Colombian food is varied due to the several distinct regions of Colombia. Popular dishes include bandeja paisa, sancocho (chicken or fish soup with plantain), empanadas (meat-filled turnovers), pandebono and pan de queso (types of cheese-bread), and arepas (corncake similar to a tortilla). Colombian food is popular and well known in South Florida and in Queens County. Some of the most common ingredients are: cereals such as rice and corn; tubers such as potato and cassava; assorted legumes; meats, including beef, chicken, pork and goat; fish; and seafood.

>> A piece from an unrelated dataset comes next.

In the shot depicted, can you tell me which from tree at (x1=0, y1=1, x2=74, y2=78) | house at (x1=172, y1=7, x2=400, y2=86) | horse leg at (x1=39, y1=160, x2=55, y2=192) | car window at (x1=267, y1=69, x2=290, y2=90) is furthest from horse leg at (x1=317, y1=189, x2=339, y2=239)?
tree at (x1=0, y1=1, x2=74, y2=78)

Among the most representative appetizers and soups are patacones (fried green plantains), sancocho de gallina (chicken soup with root vegetables) and ajiaco (potato and corn soup). Representative snacks and breads are pandebono, arepas (corn cakes), aborrajados (fried sweet plantains with cheese), torta de choclo, empanadas and almojábanas. Representative main courses are bandeja paisa, lechona tolimense, mamona, tamales and fish dishes (such as arroz de lisa), especially in coastal regions where kibbeh, suero, costeño cheese and carimañolas are also eaten. Representative side dishes are papas chorreadas (potatoes with cheese), remolachas rellenas con huevo duro (beets stuffed with hard-boiled egg) and arroz con coco (coconut rice).
 
Representative desserts are buñuelos, natillas, Maria Luisa cake, bocadillo made of guayaba (guava jelly), cocadas (coconut balls), casquitos de guayaba (candied guava peels), torta de natas, obleas, flan de arequipe, roscón, milhoja, and the tres leches cake (a sponge cake soaked in milk, covered in whipped cream, then served with condensed milk). Typical sauces (salsas) are hogao (tomato and onion sauce) and Colombian-style ají.

Beverages

Colombian coffee is the world's most popular coffee and is renowned for its high quality and distinct flavor. Though much of the world's quality coffee beans come from Colombia, there are many Colombians Americans that drink instant coffee rather than brewed. It is popularly consumed as a "tinto", meaning black with sugar or panela on the side, or as café con leche, which is a preparation of half coffee and half heated milk.

Some other representative beverages are champús, cholado, lulada, avena colombiana, sugarcane juice, aguapanela, and hot chocolate.

Aguardiente is popular alcoholic drink derived from sugarcane and flavored with anise. It is widely consumed at Colombian parties, and ranges in potency from 20% to 40%. Aguardiente is a variation of the Spanish alcoholic drink.

Colombia cuisine also features a variety of tropical fruits such as cape gooseberry, feijoa, arazá, dragon fruit, mangostino, granadilla, papaya, guava, mora (blackberry), lulo, soursop and passionfruit. Colombia is one of the world's largest consumers of fruit juices. These juices have made their way to supermarkets all across the United States.

Socioeconomics
The annual personal income for Colombian Americans is $25,000, a figure higher than many other Latino groups at $21,900, but lower than that of the U.S. population at $30,000.

The rate of Colombian Americans homeownership is (45%) but lower than the 64% rate for the U.S. population as a whole. This takes into account the younger average Colombian American (Colombino) population.

Colombian Americans who live in poverty, 16%, is the same as the rate for the general U.S. population and lower than the rate for Latino overall at 25%.

Education
33% of Colombian Americans ages 25 and older—compared with 14% of all U.S. Latinos and 30% among the entire U.S. population—have obtained at least a bachelor's degree.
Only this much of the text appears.